== Text extract ==

# 2012 Jetta 2.5, 5 speed - Transmission fluid flush DIY?



## Bunsen (Mar 26, 2015)

Hello all,
This is my first post on this forum, although i have been a lurker for a while! 
My goal here is to absorb as much knowledge about this car as I can, and to eventually gain confidence to tackle maintenance and basic repairs.

I am looking for a basic DIY to do a transmission fluid flush on a 2.5 with a manual transmission. I have found info for the auto trans, but not for a manual specifically. Can someone point me in the right direction if such a thread exists?

I am also considering paying for the erWin online manual. Will this help me with maintenance? From what i have gathered, Bentley doesn't produce a manual for the mk6 jetta or else i would buy it.

Thank you all for your patience!


----------



## SocoJoe (Jul 4, 2009)

http://volkswagenownersclub.com/vw/...isison-gear-oil#/forumsite/21195/topics/19508


----------



## SocoJoe (Jul 4, 2009)

===
== Dataset extract ==

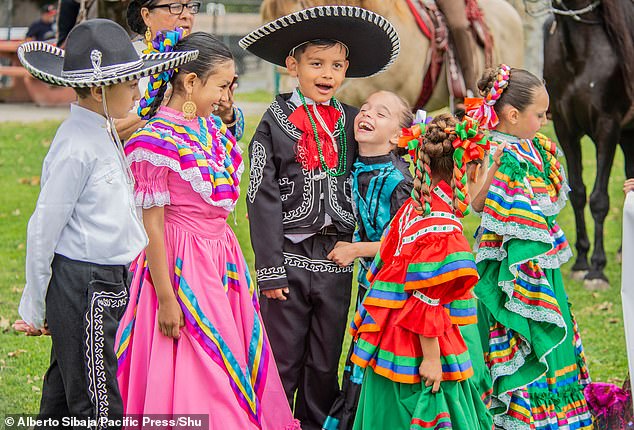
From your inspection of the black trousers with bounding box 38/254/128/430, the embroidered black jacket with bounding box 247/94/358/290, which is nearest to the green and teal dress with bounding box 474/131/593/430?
the embroidered black jacket with bounding box 247/94/358/290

===

**Tasks and exercises:**
1 – Using the Jetta fluid flush thread, answer the following:
(a) How many speeds does the transmission in the car named in the thread's title have?
(b) For which type of transmission had the first poster already found information?
(c) Which online manual is the first poster thinking of paying for?
2 – Carry on the Jetta fluid flush thread from its final line.

**Answers provided:**
1 –
(a) Five.
(b) The automatic transmission.
(c) The erWin online manual.

2 –
Make sure to read a few pages deep, filling through the reverse speed sensor is the right way and stick with OEM fluid


----------



## Bunsen (Mar 26, 2015)

Excellent! Thank you!!!


----------



## VR (Jul 2, 2001)

I'm looking on ECS tuning...I already have the proper redline fluid however some of the kits on ECS show a strange looking "drain plug" that my transmission has but I did not think was the actual drain. 

Sent from my SM-N920V using Tapatalk


----------



## VR (Jul 2, 2001)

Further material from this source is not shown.